ФРАГМЕНТ СТРАНИЦЫ:
========
Точка «ноль» – вершина, кульминация[604]. Если использовать образность важнейшего стихотворения «Утро» (№ 46), то подъем на холм превращает героя в ребенка, в ангела, лишая телесности – воли – витальности и одухотворяя: «Не дитя там – душа, заключенная в детскую плоть». Совершающееся в восхождении «умаление» («Каждый легок и мал, кто взошел на вершину холма») сопоставимо с тем, что у Хлебникова представлено поэтапно в бурлескной драматической форме «Мирсконца». Принципиальное отличие Аронзона здесь – во-первых, в отсутствии «веселого и острого» [Хлебников 1986: 689], на котором строится пьеса Хлебникова, а во-вторых, в отсутствии процессуальности, характерной для будетлянина. Нельзя даже сказать, что восхождение совершается на наших глазах; скорее – оно уже произошло: «Каждый легок и мал, кто взошел на вершину холма» (курсив мой). Если что и совершается, то преображение, но не как нечто поступательное, а как проступание во взошедшем новых ипостасей, каждая из которых удаляет его от мирского и приближает к Богу, делает Ему сопричастным. Не нечто ли подобное уже было отмечено в финальных строках «Видения Аронзона» (1968, № 85): «Поставленный вершиной на колени, / я в пышный снег легко воткнул свечу»?! Вспомним еще: видеть – любить, но так, чтобы меняться с изменяющимся объектом, утрачивая при этом и свою телесность. В ви́дении здесь не только превращение в объект виде́ния, но и обретение способности быть увиденным самим собой. Эта особенность зрения Аронзона может быть охарактеризована тенденцией к замедлению, задержке, ретенции. Приходящий в покой автоперсонаж-зритель (созерцатель) обретает способность видеть мыслимое время, из которого он вышел и в котором продолжает пребывать мир.
========
УКАЗАНИЯ К РАБОТЕ:
a) Переведите на английский язык предложение из фрагмента о поэзии Аронзона: «Эта особенность зрения Аронзона может быть охарактеризована тенденцией к замедлению, задержке, ретенции.»
b) Напишите продолжение фрагмента о поэзии Аронзона, начиная сразу после его последнего предложения.
Строки далее никак не связаны с фрагментом о поэзии Аронзона.
========
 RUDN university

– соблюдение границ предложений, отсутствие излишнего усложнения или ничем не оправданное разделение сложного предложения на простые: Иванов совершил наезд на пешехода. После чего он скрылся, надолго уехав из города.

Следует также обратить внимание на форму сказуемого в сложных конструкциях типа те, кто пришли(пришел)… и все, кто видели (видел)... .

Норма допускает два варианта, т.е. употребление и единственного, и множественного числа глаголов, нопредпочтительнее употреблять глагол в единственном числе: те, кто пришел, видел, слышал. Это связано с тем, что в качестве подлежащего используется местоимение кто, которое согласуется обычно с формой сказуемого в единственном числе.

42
========
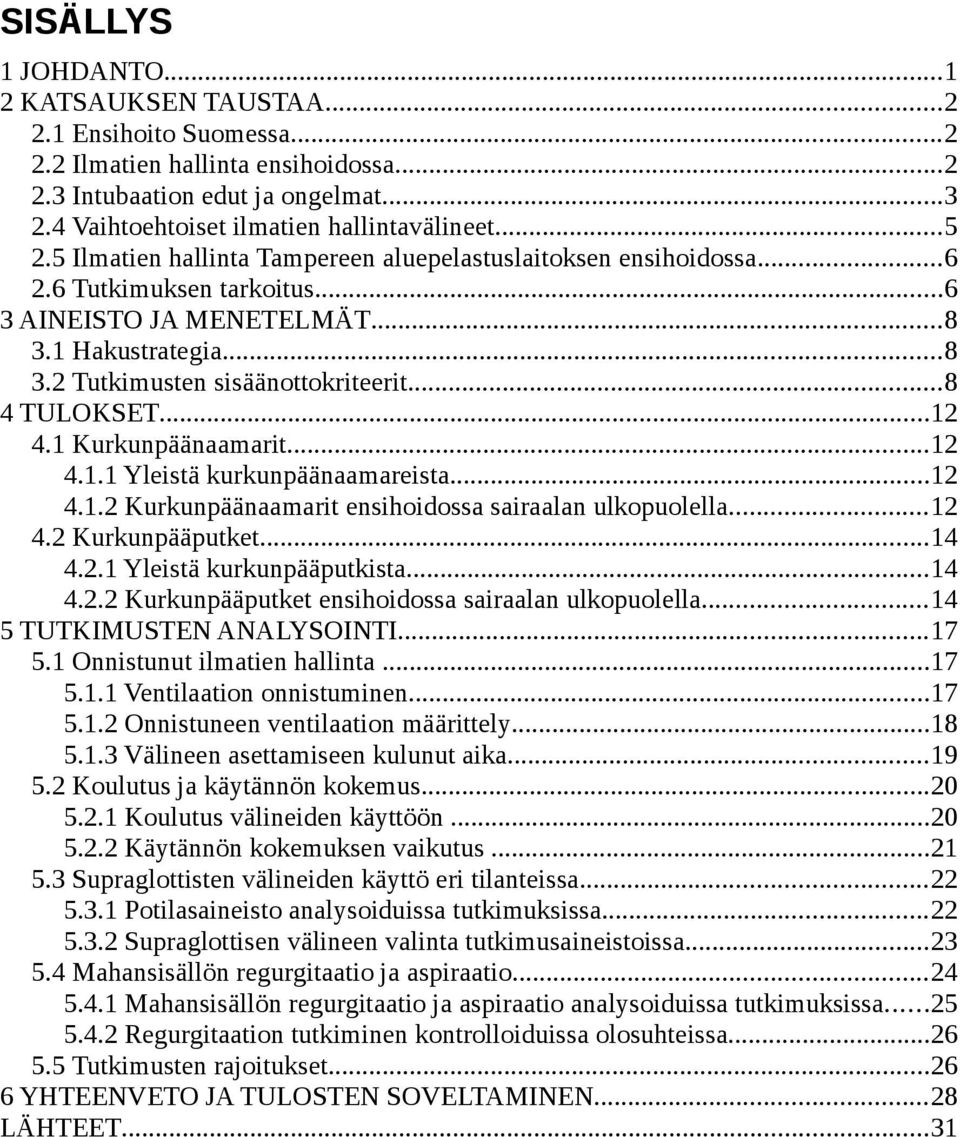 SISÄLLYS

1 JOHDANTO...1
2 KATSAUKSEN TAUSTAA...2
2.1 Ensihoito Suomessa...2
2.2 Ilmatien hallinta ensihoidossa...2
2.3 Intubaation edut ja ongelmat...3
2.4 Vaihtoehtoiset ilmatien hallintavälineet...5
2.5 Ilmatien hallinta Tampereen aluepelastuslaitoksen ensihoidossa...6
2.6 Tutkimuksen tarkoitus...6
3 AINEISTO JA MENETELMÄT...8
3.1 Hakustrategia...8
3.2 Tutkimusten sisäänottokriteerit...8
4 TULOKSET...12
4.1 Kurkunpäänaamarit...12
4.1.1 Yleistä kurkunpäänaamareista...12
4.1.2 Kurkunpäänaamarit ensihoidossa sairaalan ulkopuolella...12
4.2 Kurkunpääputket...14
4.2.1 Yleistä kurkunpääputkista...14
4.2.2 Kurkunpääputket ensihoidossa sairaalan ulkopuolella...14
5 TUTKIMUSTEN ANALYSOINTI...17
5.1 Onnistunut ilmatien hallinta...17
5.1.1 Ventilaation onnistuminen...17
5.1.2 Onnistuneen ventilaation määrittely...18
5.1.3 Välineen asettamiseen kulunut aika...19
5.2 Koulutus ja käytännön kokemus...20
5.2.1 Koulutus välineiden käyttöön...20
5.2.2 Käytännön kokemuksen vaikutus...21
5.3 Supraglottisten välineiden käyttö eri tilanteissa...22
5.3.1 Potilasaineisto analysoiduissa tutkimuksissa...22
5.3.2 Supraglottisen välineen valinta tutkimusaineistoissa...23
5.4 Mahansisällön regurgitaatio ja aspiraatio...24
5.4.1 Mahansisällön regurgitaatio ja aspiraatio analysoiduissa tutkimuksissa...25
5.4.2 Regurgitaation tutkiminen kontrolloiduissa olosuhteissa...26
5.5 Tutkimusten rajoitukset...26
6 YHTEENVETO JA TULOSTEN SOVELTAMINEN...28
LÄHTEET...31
========
ОТВЕТЫ ПО ПОРЯДКУ:
a) This feature of Aronzon's vision can be characterized by a tendency toward slowing, delay, retention.

b)
Место этого выхода (этой трансценденции) – «мир души», мир Бога (не «божий мир» в обычном значении этого выражения). «Мир души» у Аронзона – живое, потенциально имеющее множество лиц, отражающих в себе безличие, безликость Бога. Наконец, «мир души» – скорее ноуменальное измерение, тогда как феномены иллюзорны. Тем не менее разворачивание этих феноменов – словно театр, «пример сомнамбулических причуд» (№ 85), театр теней, требующий зрителя. И перед зрителем бесконечно раскрывается, с одной стороны, проблема называния явлений разыгрываемого представления, а с другой – полная свобода приписывать этим явлениям любые свойства/качества, содержащиеся в именах. Это предлагаемое описание разворачивающегося действа, подобного театрализованному, в которое вовлечены предметы и лица, возможно, грешит некоторым психологизмом, но иначе описать ситуацию выхода автоперсонажа-зрителя из мира феноменов, пожалуй, невозможно. Автоперсонаж-зритель именно выходит из привычных связей, трансцендирует из них, чтобы созерцать не только присутствие предмета в «этом» мире, но и отсутствие его, когда он, этот предмет, развоплощенный, «расподобленный», разъявленный, как бы возвращен в сферу Бога – в «мир души». Это возвращение совершается через точку «ноль», в которой нестатично пребывает автоперсонаж, мысленно препровождающий странствие предмета из присутствия в отсутствие, из телесности в идеальное. На основе последнего можно сказать: зрение Аронзона устроено так, что идеальное для него более зримо, нежели физическое. А в мире идеального перестают действовать эмпирические законы, уступая место мистическому озарению[605].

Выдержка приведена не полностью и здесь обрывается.